# Is there a listing for UK type shetland breeders in NA



## Mo mhuirnín (Jun 8, 2013)

I wondered if their is a listing for breeders of the original type of shetland. I do think the classic or modern are nice but I love the heavier boned type. They seemed very hard to find in NA. Preferably in Canada.

Thank you.


----------



## MindyLee (Jun 23, 2013)

I know that Personal Ponies Inc Has them...

They are world wide.


----------



## Mo mhuirnín (Jun 25, 2013)

Thank you. Would you have any contact information on them?


----------



## ~Dan (Jun 27, 2013)

They do have a website, Google "Personal Ponies," and you will find the link.

We have a UK Shetland who came from their program at the rescue farm I volunteer at, he's a neat little guy, not show qaulity, but very cool to have around. He's trick trained and does a performance during farm visits for kids. Best of luck in your search!

Dan.


----------



## Mo mhuirnín (Jun 27, 2013)

Thanks Dan I would love to see a picture of him.


----------



## ~Dan (Jun 30, 2013)

No problem, I'm going out to the farm today to help out at an event. I'll bring my camera and get some pictures of him for you!

Dan.


----------

PROBLEM TO WORK ON:
Can you return the Shetland breeder thread, word for word, from "## MindyLee (Jun" to "information on them?"? The listing placed after the Shetland breeder thread comes from a different source.

LISTING:
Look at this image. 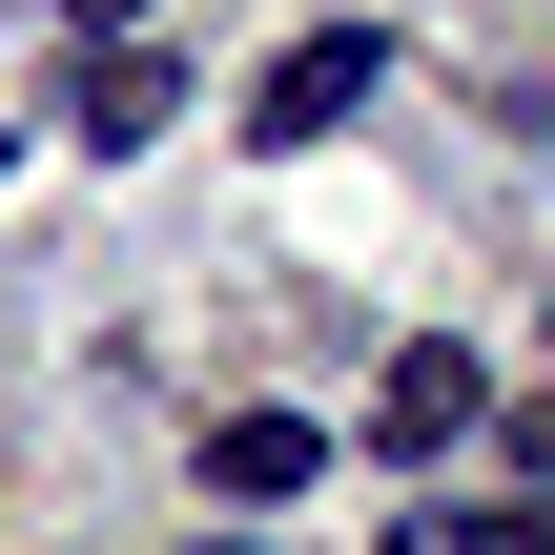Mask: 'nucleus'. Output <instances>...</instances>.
Instances as JSON below:
<instances>
[{"label":"nucleus","instance_id":"f257e3e1","mask_svg":"<svg viewBox=\"0 0 555 555\" xmlns=\"http://www.w3.org/2000/svg\"><path fill=\"white\" fill-rule=\"evenodd\" d=\"M371 82H391V21H309V41H288V62L247 82V144H330V124H350Z\"/></svg>","mask_w":555,"mask_h":555},{"label":"nucleus","instance_id":"f03ea898","mask_svg":"<svg viewBox=\"0 0 555 555\" xmlns=\"http://www.w3.org/2000/svg\"><path fill=\"white\" fill-rule=\"evenodd\" d=\"M474 433H494V371H474V350H391V391H371V453L412 474V453H474Z\"/></svg>","mask_w":555,"mask_h":555},{"label":"nucleus","instance_id":"7ed1b4c3","mask_svg":"<svg viewBox=\"0 0 555 555\" xmlns=\"http://www.w3.org/2000/svg\"><path fill=\"white\" fill-rule=\"evenodd\" d=\"M165 103H185V62H165V41H82V62H62V124H82L103 165H124V144H165Z\"/></svg>","mask_w":555,"mask_h":555},{"label":"nucleus","instance_id":"20e7f679","mask_svg":"<svg viewBox=\"0 0 555 555\" xmlns=\"http://www.w3.org/2000/svg\"><path fill=\"white\" fill-rule=\"evenodd\" d=\"M309 474H330V433H309V412H227V433H206V494H227V515H288Z\"/></svg>","mask_w":555,"mask_h":555},{"label":"nucleus","instance_id":"39448f33","mask_svg":"<svg viewBox=\"0 0 555 555\" xmlns=\"http://www.w3.org/2000/svg\"><path fill=\"white\" fill-rule=\"evenodd\" d=\"M391 555H555V494H453V515H391Z\"/></svg>","mask_w":555,"mask_h":555},{"label":"nucleus","instance_id":"423d86ee","mask_svg":"<svg viewBox=\"0 0 555 555\" xmlns=\"http://www.w3.org/2000/svg\"><path fill=\"white\" fill-rule=\"evenodd\" d=\"M515 453H535V494H555V391H535V412H515Z\"/></svg>","mask_w":555,"mask_h":555},{"label":"nucleus","instance_id":"0eeeda50","mask_svg":"<svg viewBox=\"0 0 555 555\" xmlns=\"http://www.w3.org/2000/svg\"><path fill=\"white\" fill-rule=\"evenodd\" d=\"M62 21H144V0H62Z\"/></svg>","mask_w":555,"mask_h":555},{"label":"nucleus","instance_id":"6e6552de","mask_svg":"<svg viewBox=\"0 0 555 555\" xmlns=\"http://www.w3.org/2000/svg\"><path fill=\"white\" fill-rule=\"evenodd\" d=\"M206 555H247V535H206Z\"/></svg>","mask_w":555,"mask_h":555}]
</instances>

RESULT OF THIS TASK:
## MindyLee (Jun 23, 2013)

I know that Personal Ponies Inc Has them...

They are world wide.


----------



## Mo mhuirnín (Jun 25, 2013)

Thank you. Would you have any contact information on them?